Curieusement (?) la procédure normale de publication de l’affaire dans la base de données recensant toutes les affaires dont l’examen a été accepté par la CEDH, soit en chambre comme ici soit solennellement devant la Grande chambre de la Cour, n’a pas été suivie dans cette affaire.
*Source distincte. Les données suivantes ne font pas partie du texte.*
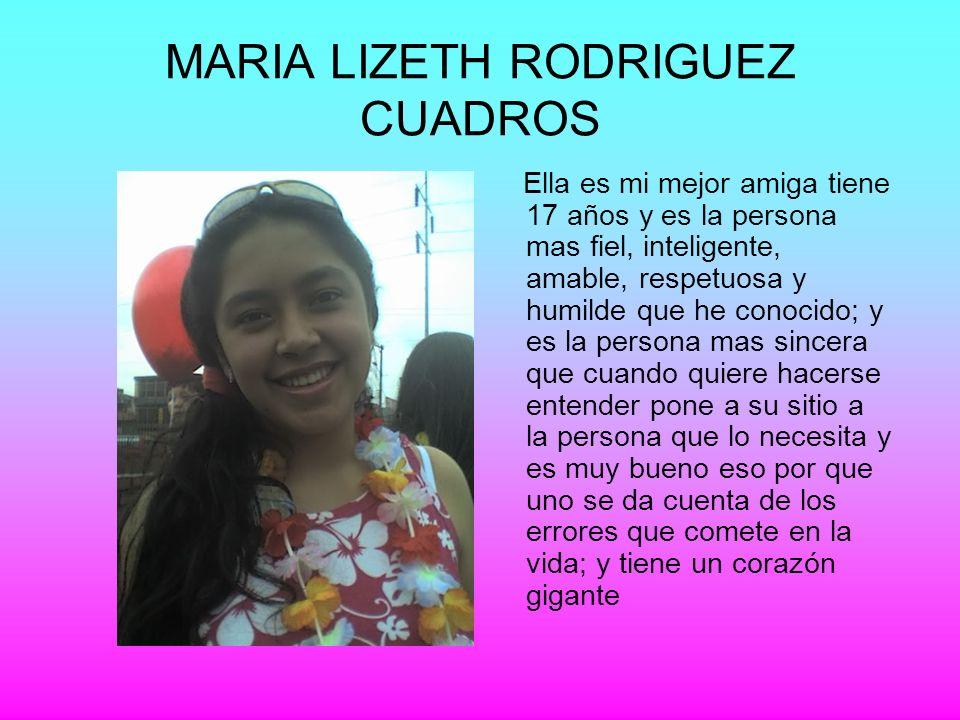 MARIA LIZETH RODRIGUEZ CUADROS Ella es mi mejor amiga tiene 17 años y es la persona mas fiel, inteligente, amable, respetuosa y humilde que he conocid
Il est d’usage que cette publication soit faite, notamment en vue de permettre aux « tiers intervenants » de demander le droit de s’exprimer à l’audience et de produire des conclusions en vue d’apporter des informations pertinentes aux juges. (Ainsi le Centre européen pour la loi et la justice – ECLJ – avait-il exprimé avec d’autres mouvements les objections à la reconnaissance d’un « droit à l’avortement » réclamé par trois requérantes irlandaises le 9 décembre dernier.)
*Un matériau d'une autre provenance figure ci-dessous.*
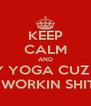 KEEP CALM AND TRY YOGA CUZ WE AIN'T WORKIN SHIT OUT - Personalised Poster A4 size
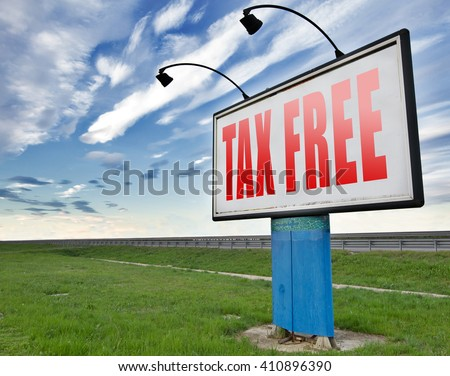 Tax free zone or not paying taxes low price shop having good credit financial success paying debts for financial freedom taxfree, road sign bilboard. - stock photo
Ici, rien. La date d’audience a été rendue publique le 10 février, seuls les organisations les plus proches du dossiers ayant pu avant cette date se présenter pour intervenir. Sans surprise, c’est notamment le cas de la Fédération internationale des ligues des droits de l’homme, de la Commission internationale des juristes, du Centre « Aire » (conseil sur les droits individuels en Europe) et d’ILGA-Europe, l’Association internationale lesbienne et gay qui avaient demandé leur agrément pour cette affaire le 15 mai 2007 et l’avaient obtenu 10 jours plus tard. Leurs commentaires écrits réclamant conjointement la reconnaissance du « droit au mariage homosexuel » au nom de la dignité humaine, de l’égalité des droits et de la sanction des sentiments de fidélité et d’entraide qui caractérisent selon eux l’union entre Schalk et Kopf sont en ligne et visibles ici.
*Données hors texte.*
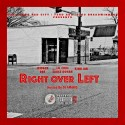 King A.M, Lil Coke & Jetpack Dre - Right Over Left mixtape cover art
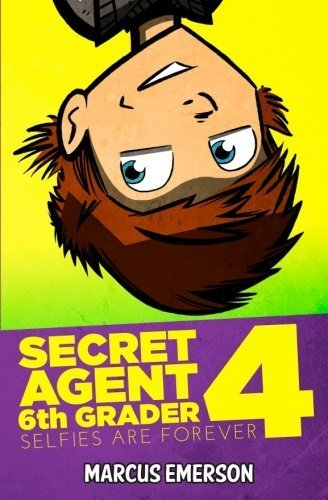 Secret Agent 6th Grader 4: Selfies Are Forever By Marcus Emerson 2014-11-12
Le Centre européen pour la loi et la justice, qui aurait eu naturellement vocation à présenter le point de vue contraire, est dont pratiquement exclue de la procédure même si in extremis il lui est finalement possible de soumettre un avis général sur le mariage homosexuel que Schalk et Kopf veulent obtenir sur la foi des articles 8 (droit à la vie de famille), 12 (droit au mariage) et 14 (interdiction de la discrimination) de la Convention européenne des droits de l’homme.
Oubli ? C’est possible évidemment. Mais au détour de cette découverte on s’aperçoit qu’une autre affaire de mariage homosexuel va venir devant la CEDH sans avoir été notifiée selon l’usage dans la base de données de la Cour : celle du « mariage » célébré à Bègles le 5 juin 2004 entre Stéphane Chapin et Bertrand Charpentier… Dans cette affaire, le magazine gay Têtu a obtenu copie de la déclaration de recevabilité de la requête dès avril de l’an dernier.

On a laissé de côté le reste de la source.